## Trecho de texto

>>>

Sendo assim, é inevitável que venha para deixar os meus votos sinceros de que você tenha um feliz natal e que o ano novo não seja apenas uma nova página no calendário, mais um marco de mudança que inaugure uma nova era de paz e felicidades para todos e que possamos realizar todos os nossos melhores sonhos e projetos.
Felicidades.
Beijos.

PS: Entre outras coisas o natal, nem sei porquê, de dá uma imensa saudades da nossa amiga Li.

Barbara disse...

Quero te contar uma coisa: Conheço um homem, muuuuiiiito "bem nascido" mas que as contingências da vida ou dele mesmo , fizeram com que acabasse morando no "Abrigão"- que é onde os sem teto comem e dormem por aqui. Por 8 anos.
Este homem fala 11 idiomas, estudou curso superior nos Estados Unidos e ninguém nunca entendeu como ele se adaptava a tal realidade.

<<<

## Registros de dados
>>>

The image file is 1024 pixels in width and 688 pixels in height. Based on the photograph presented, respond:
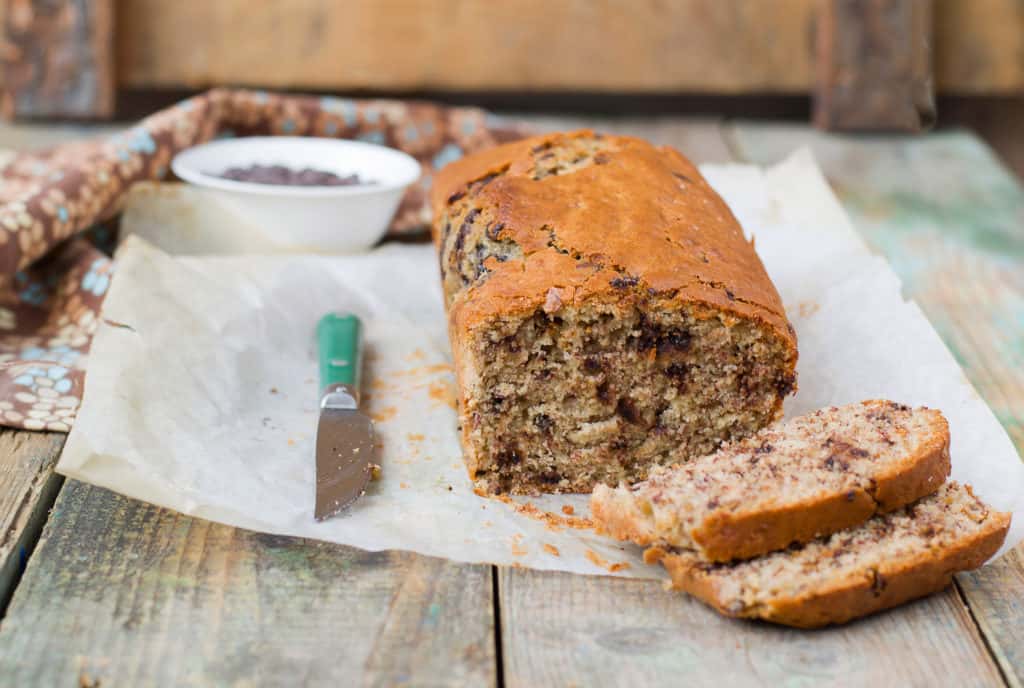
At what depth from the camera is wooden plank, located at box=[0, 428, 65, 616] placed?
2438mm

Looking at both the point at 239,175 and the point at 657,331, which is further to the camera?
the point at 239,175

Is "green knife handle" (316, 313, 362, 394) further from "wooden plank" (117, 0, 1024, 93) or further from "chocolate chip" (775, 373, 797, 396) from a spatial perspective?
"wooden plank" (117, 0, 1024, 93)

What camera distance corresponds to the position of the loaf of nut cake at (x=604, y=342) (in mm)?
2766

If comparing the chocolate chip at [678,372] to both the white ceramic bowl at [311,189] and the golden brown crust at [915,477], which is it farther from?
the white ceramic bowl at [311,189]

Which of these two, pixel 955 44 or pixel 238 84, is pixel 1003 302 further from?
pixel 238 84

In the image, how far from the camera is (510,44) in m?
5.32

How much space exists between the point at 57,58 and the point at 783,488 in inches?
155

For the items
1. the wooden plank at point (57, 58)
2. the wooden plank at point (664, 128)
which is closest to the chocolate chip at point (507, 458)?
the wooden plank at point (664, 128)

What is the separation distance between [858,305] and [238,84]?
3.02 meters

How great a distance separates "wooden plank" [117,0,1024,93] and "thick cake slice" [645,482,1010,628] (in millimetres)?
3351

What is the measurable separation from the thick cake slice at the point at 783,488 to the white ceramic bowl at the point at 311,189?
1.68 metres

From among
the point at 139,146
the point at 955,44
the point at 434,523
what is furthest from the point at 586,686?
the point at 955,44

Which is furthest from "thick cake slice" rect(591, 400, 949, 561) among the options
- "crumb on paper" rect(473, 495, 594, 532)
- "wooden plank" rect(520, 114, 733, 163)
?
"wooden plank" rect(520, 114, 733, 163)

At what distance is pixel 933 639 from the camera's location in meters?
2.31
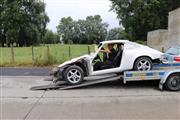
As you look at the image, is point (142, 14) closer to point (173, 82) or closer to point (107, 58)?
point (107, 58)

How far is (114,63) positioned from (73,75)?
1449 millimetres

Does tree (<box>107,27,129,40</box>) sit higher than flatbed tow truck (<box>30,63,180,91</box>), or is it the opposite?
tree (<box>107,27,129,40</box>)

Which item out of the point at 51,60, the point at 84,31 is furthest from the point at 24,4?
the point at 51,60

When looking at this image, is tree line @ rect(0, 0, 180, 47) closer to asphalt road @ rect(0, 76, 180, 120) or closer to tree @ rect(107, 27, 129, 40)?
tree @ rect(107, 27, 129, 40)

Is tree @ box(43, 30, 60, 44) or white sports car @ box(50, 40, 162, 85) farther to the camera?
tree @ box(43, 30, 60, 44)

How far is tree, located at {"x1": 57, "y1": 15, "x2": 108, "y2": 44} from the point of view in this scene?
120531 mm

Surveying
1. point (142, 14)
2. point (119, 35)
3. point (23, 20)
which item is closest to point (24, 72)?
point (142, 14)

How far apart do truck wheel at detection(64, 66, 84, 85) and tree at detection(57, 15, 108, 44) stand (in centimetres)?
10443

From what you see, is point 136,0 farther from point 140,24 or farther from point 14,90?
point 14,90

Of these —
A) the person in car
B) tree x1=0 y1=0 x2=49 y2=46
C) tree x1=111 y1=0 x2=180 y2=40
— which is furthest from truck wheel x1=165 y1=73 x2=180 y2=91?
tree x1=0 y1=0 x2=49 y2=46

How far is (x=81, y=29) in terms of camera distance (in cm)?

<<<

## Tarefa A
No texto sobre o Natal e o Abrigão, quantos idiomas fala o homem que morou no "Abrigão"?
## Tarefa B
Liste todas as informações que o texto sobre o Natal e o Abrigão dá sobre o homem que morou no "Abrigão".
## Tarefa C
Por favor, prossiga o texto sobre o Natal e o Abrigão a partir da última frase apresentada.
Os registros são um material separado do texto sobre o Natal e o Abrigão.

## Resposta A
Ele fala 11 idiomas.

## Resposta B
- É muito "bem nascido".
- As contingências da vida ou dele mesmo fizeram com que acabasse morando no "Abrigão".
- Morou no "Abrigão" por 8 anos.
- Fala 11 idiomas.
- Estudou curso superior nos Estados Unidos.
- Ninguém nunca entendeu como ele se adaptava a tal realidade.

## Resposta C
Realidade nada! Ano passado ele fez uma oração de inspiração tibetana de umas 3 páginas - lindíssima! Logo em março foi diagnosticado com cancer e enviado prá um hospital onde as pessoas simplesmente esperam prá morrer.
Pois depois de quimio, radio mas principalmente de uma força espiritual inimaginável, ele está curado, sendo que nunca sentiu os efeitos do tratamento.
Ligou-me no último dia 22, disposto e já com uma perspectiva diferente .
O irmão o sustentará por uns tempos , ele vai arranjar um quarto prá morar , e ainda no hospital, onde mesmo na fase mais crítica da doença, deu aulas de ingles e frances pros médicos, e fez-se o sem teto intelectual mais famoso do ambiente que é enorme.
Mas antes de tudo, ou, por trás de todas as vivências que o levaram a uma vida "à margem",vida que ele experimentou por mais de 12 anos, havia um "Ser" real nele que permitiu que suportasse o insuportável de ser "mendigo" , que o levou a uma realidade diferente mas que já estava nele - a realidade do "SER REAL".
Quero agradecer pela sua postagem e desejar Boa Sorte.

Anônimo disse...

Sim, von Trier estava certo.
Ainda assim, há esses momentos de calor humano verdadeiro que ainda vemos e nos autorizam a esperar por um mundo melhor.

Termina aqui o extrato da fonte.